South Africa: Zukiswa Wanner.
Book: The Madams
Every modern woman enjoys sharing her life experiences, joys, fears and perils with the world. It’s even better when these experiences are shared in a fast paced, witty and humorous manner.
The modern day storyteller Zukiswa’s style is so deft, so understated and so compelling that you have to slow down and savor each episode by itself.
Her first book, The Madams’ will make you see why Zukiswa was crowned the queen of Black Chic Lit is and why she is a favorite of many readers of ‘O’ the Oprah magazine. The story is about a young successful black woman in Modern day South Africa who wants to hire a white maid. This doesn’t go well with one of her best friends who is white and considers the act ‘racist’.
In this fast paced and hilarious book, Zukiswa uses a very friendly and conversational tone to narrate the escapades of Thandi, a working class modern African woman, her two best friends, the men in their lives and the maids who care for their children.
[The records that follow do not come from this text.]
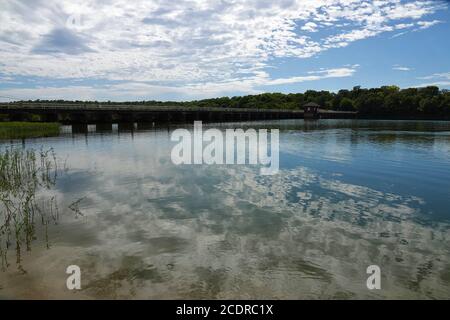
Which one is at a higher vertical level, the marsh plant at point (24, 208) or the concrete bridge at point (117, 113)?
the concrete bridge at point (117, 113)

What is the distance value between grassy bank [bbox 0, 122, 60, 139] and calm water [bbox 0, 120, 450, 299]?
3379cm

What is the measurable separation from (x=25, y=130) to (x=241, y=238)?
54.7m

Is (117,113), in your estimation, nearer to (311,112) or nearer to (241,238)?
(241,238)

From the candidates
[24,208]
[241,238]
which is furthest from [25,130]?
[241,238]

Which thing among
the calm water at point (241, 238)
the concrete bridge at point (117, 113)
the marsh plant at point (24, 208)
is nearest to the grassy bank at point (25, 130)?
the concrete bridge at point (117, 113)

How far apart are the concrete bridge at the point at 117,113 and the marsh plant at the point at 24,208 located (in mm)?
54016

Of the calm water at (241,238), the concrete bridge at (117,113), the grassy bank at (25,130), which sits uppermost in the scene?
the concrete bridge at (117,113)

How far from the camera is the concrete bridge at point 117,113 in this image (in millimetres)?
70062

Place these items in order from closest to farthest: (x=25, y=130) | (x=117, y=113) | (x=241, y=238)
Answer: (x=241, y=238) < (x=25, y=130) < (x=117, y=113)

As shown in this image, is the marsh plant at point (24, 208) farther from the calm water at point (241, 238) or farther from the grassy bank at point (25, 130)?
the grassy bank at point (25, 130)

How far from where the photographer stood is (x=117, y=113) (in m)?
88.4
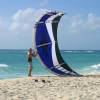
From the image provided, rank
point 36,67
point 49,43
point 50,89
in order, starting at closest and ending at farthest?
point 50,89, point 49,43, point 36,67

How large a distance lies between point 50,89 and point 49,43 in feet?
16.6

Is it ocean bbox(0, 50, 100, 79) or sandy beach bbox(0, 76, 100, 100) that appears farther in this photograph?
ocean bbox(0, 50, 100, 79)

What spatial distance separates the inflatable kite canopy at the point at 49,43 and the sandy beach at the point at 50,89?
2217 millimetres

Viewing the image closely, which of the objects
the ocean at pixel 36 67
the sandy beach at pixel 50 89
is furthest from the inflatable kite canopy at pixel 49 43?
the sandy beach at pixel 50 89

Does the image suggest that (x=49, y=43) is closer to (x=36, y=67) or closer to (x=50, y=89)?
(x=50, y=89)

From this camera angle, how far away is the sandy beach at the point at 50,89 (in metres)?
11.5

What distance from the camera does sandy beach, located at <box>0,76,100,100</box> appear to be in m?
11.5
It is an easy read and any woman who is trying to juggle work, marriage and motherhood would totally relate to.
Zukiswa’s other books, ‘Men of the South’ and ‘Behind Every Successful Man’ are also equally great reads . every modern day reader will love the familiar experiences narrated easily in these fast paced books.
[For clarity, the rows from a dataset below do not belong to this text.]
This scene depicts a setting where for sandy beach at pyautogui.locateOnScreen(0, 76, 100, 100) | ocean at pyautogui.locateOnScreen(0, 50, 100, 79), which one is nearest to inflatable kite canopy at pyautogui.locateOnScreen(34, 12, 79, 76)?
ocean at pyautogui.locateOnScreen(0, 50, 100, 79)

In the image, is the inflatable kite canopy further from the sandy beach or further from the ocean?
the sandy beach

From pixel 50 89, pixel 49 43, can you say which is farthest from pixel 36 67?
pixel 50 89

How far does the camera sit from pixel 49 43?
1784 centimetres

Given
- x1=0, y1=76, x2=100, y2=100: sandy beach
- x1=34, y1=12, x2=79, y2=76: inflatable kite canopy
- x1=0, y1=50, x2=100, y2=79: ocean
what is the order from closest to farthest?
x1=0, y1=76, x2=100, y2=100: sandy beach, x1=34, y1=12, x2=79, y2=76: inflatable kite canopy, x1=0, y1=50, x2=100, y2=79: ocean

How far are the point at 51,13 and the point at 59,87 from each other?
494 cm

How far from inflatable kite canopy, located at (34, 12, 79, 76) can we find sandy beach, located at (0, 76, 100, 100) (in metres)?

Definitely a book of the future as it speaks to many Africans who strive to climb the corporate ladder and still keep their families intact.
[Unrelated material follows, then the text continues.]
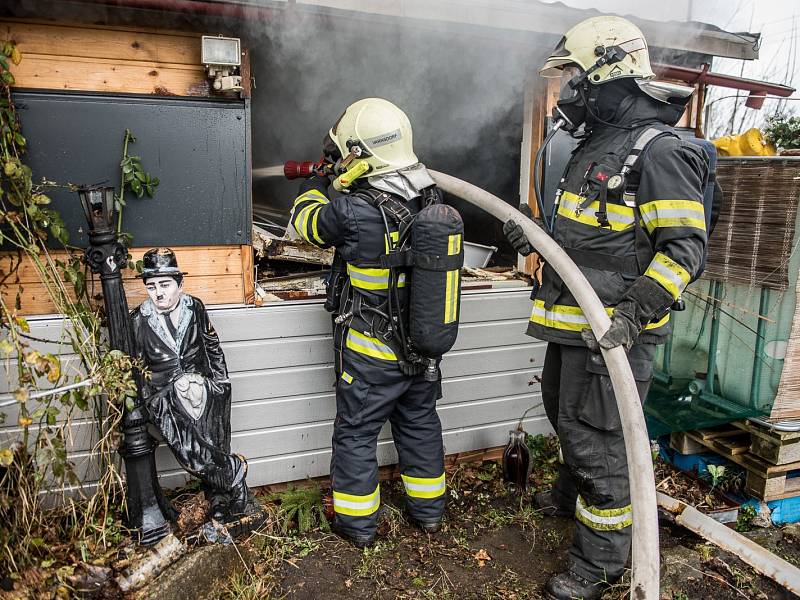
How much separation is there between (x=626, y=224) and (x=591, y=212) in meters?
0.19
5. Modern Day Childrens book
Country : Kenya.
Moran Publishers
Even as readers and teachers rightfully argue the at the Kenyan institute of education is ignoring the most basic and most important wing of readers, the young children, there is one Kenyan publisher who is out to stimulate growth of childrens’ literature . Sometimes in April this year, Moran Publishers launched a series of children’s’ books.
Bible story readers
The first batch consisted of famous bible stories specially re-written with the Kenyan child in mind. Compiled by local authors who were commissioned to come up with abridged versions of many bible stories, the stories are simply narrated, well illustrated and categorized for different children in lower and upper classes and according to age groups. They were edited and compiled by Pauline Megeke , Moran’s humanity editor.
Integrity Readers.
The other set of Moran’s children books is dubbed ‘integrity readers’. This came about because of the obvious lack of integrity in most of Africa’s leadership. The publisher then saw it fit to compile a series of books with stories meant to encourage youngsters to make right choices and stand up for the right thing, even when its not easy to do so.
The most popular books in this series are ‘The flying Pigman’ and ‘Holes of shame’ by Maina Mureithi William who seems to be taking after Barbara Kimenye in weaving fast paced school life tales and adventures.. In the former, he easily narrates the tale of a new boy in a school whose misery of being bullied ends as soon as the other students realize he is so talented. They develop a new admiration for him both in class and on the pitch until an event threatens their win at a football game that means so much to the young team. Will the flying pigman give into the demands of the twisted officials? In the latter book ‘Holes of Shame’ the writer cleverly weaves a tale of deception, rape and family reunion, sometimes, holes of shame have to be uncovered and dealt with before being filled up. The integrity reader series was edited by Naima Kassim, Morans’ English editor who also edited the famous ‘Running on Empty’ the story of Samuel Wanjiru the runner.